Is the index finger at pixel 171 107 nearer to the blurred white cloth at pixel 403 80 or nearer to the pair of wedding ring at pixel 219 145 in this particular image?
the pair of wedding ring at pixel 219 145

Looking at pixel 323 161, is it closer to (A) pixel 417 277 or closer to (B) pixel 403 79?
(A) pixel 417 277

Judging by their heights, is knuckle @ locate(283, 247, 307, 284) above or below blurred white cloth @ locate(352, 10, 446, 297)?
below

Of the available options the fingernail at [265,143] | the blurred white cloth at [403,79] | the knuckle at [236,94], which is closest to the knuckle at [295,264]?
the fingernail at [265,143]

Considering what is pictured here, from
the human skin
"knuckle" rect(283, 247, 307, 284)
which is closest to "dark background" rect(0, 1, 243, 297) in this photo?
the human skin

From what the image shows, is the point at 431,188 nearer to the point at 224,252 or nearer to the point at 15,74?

[GIVEN TASK]
Print all of the rows above verbatim, with every coordinate and punctuation mark unchanged.

[TASK SOLUTION]
Is the index finger at pixel 171 107 nearer to the blurred white cloth at pixel 403 80 or nearer to the pair of wedding ring at pixel 219 145 in this particular image?
the pair of wedding ring at pixel 219 145

Looking at pixel 323 161, is it closer to (A) pixel 417 277 or closer to (B) pixel 403 79?
(A) pixel 417 277

Judging by their heights, is knuckle @ locate(283, 247, 307, 284) above or below blurred white cloth @ locate(352, 10, 446, 297)?
below

Of the available options the fingernail at [265,143] | the blurred white cloth at [403,79] | the knuckle at [236,94], which is closest to the knuckle at [295,264]?
the fingernail at [265,143]

Considering what is pictured here, from
the human skin
"knuckle" rect(283, 247, 307, 284)
which is closest to "dark background" rect(0, 1, 243, 297) in this photo?
the human skin

From what the image shows, is the point at 431,188 nearer to the point at 224,252 or nearer to the point at 15,74?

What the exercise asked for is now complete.